Fragmento:

Tras su muerte, sigue Carlos Hugo de Borbón-Parma suscitando controversia en lo poco que queda del carlismo

JON JUARISTI
Día 29/08/2010 - 04.09h

CARLOS Hugo de Borbón-Parma aceleró la implosión que el carlismo había comenzado a sufrir cuando ganó su última guerra, en 1939. El movimiento debía su longevidad a haber perdido todas las anteriores. Nunca alcanzó el poder, lo que le permitió sobrevivir en la pequeña política local como una alternativa inédita, mientras las camarillas que rodeaban a los pretendientes se extenuaban en conjuras domésticas que terminaban por lo general en anatemas y expulsiones. Por otra parte, la línea sucesoria carlista tuvo una mala suerte genealógica parecida a la de los Estuardo. La falta de descendencia de los dos últimos sucesores por vía directa de Carlos María Isidro de Borbón obligó a recurrir a la rama Borbón-Parma, que parte del carlismo rechazó, llevando a sus filas la querella dinástica.

Extracto de datos:

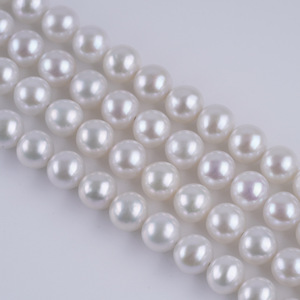 Collar de Perlas Redondas de Agua Dulce Naturales de Zhuji, 6-6.5mm, Blancas/Rosadas, Perlas Sueltas, Producto Semiterminado para DIY - Product Image 2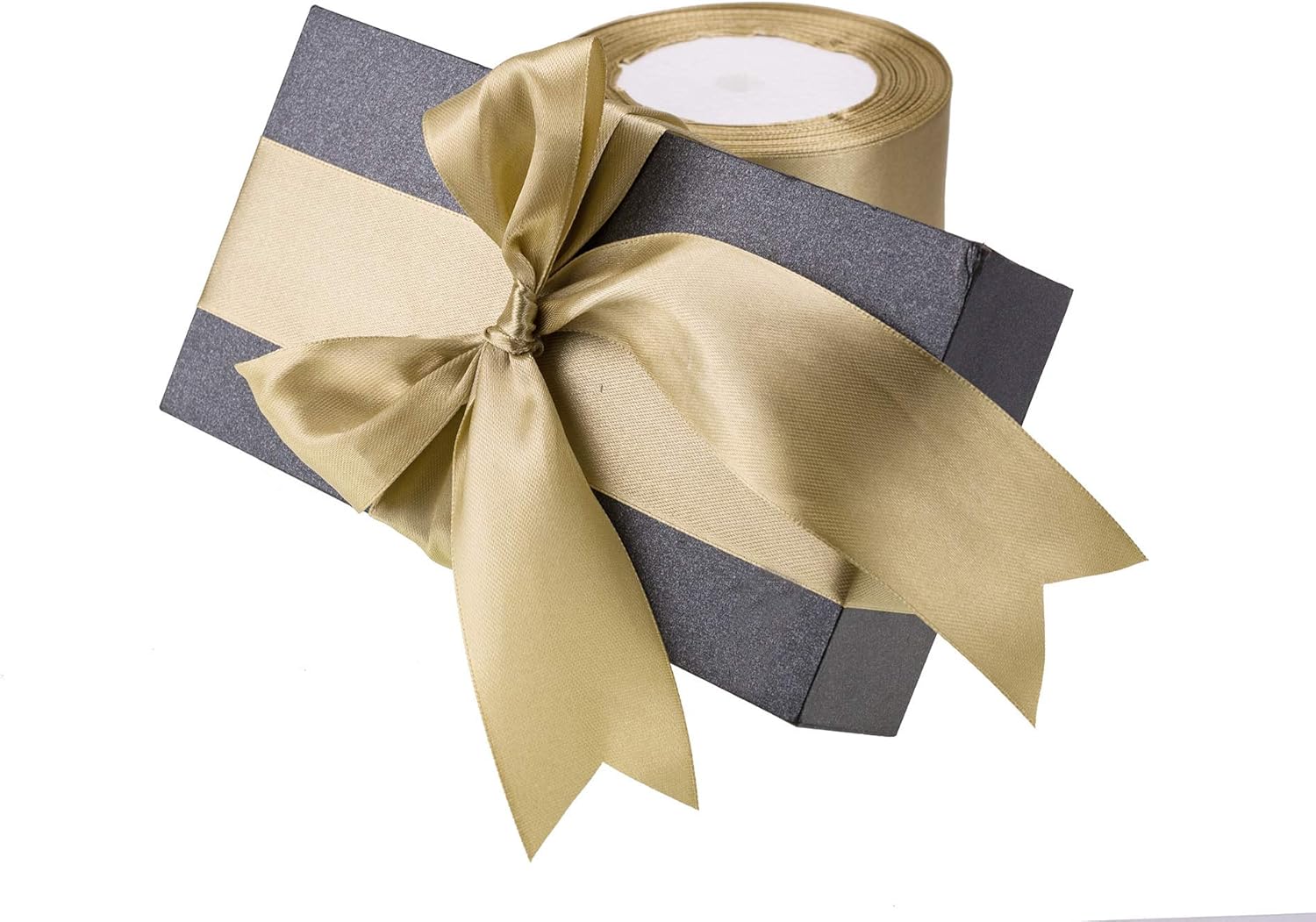 ATRBB 25 Yards 1-1/2 inch Wide Satin Ribbon Perfect for Wedding,Handmade Bows and Gift Wrapping(Old Gold): Arts, Crafts & Sewing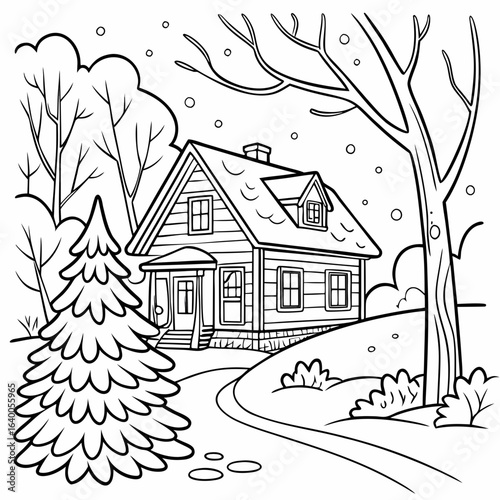Coloring page with a house in the winter forest with a Christmas tree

Tareas y ejercicios:
• a. Reproduce literalmente el artículo sobre el carlismo desde "JON JUARISTI" hasta "la querella dinástica.", ambos incluidos.
• b. Responde estas preguntas según el artículo sobre el carlismo:
(i) ¿En qué año ganó el carlismo su última guerra?
(ii) ¿Con qué dinastía se compara la mala suerte genealógica de la línea sucesoria carlista?
(iii) ¿A qué rama hubo que recurrir por la falta de descendencia de los dos últimos sucesores directos de Carlos María Isidro de Borbón?
• c. Prolonga el artículo sobre Carlos Hugo de Borbón-Parma y el carlismo a partir de su última frase.

Resultados por tarea:
• a.
JON JUARISTI
Día 29/08/2010 - 04.09h

CARLOS Hugo de Borbón-Parma aceleró la implosión que el carlismo había comenzado a sufrir cuando ganó su última guerra, en 1939. El movimiento debía su longevidad a haber perdido todas las anteriores. Nunca alcanzó el poder, lo que le permitió sobrevivir en la pequeña política local como una alternativa inédita, mientras las camarillas que rodeaban a los pretendientes se extenuaban en conjuras domésticas que terminaban por lo general en anatemas y expulsiones. Por otra parte, la línea sucesoria carlista tuvo una mala suerte genealógica parecida a la de los Estuardo. La falta de descendencia de los dos últimos sucesores por vía directa de Carlos María Isidro de Borbón obligó a recurrir a la rama Borbón-Parma, que parte del carlismo rechazó, llevando a sus filas la querella dinástica.

• b.
(i) En 1939.
(ii) Con los Estuardo.
(iii) A la rama Borbón-Parma.

• c.
Lo mejor del carlismo estuvo siempre en sus bases populares, que representaban la continuidad antropológica de la antigua España. Hubo, en efecto, una cultura carlista propia de determinadas regiones (sobre todo del norte) que mantuvo asombrosamente en vigor la unidad de religión, economía y moral pública, instancias que la modernidad separa y enfrenta. En ese complejo armónico que sus gentes llamaban tradición residía la fuerza del carlismo, pero también su debilidad, porque lo aislaba de una nueva civilización que implicaba crítica, pluralismo político y revolución en las costumbres.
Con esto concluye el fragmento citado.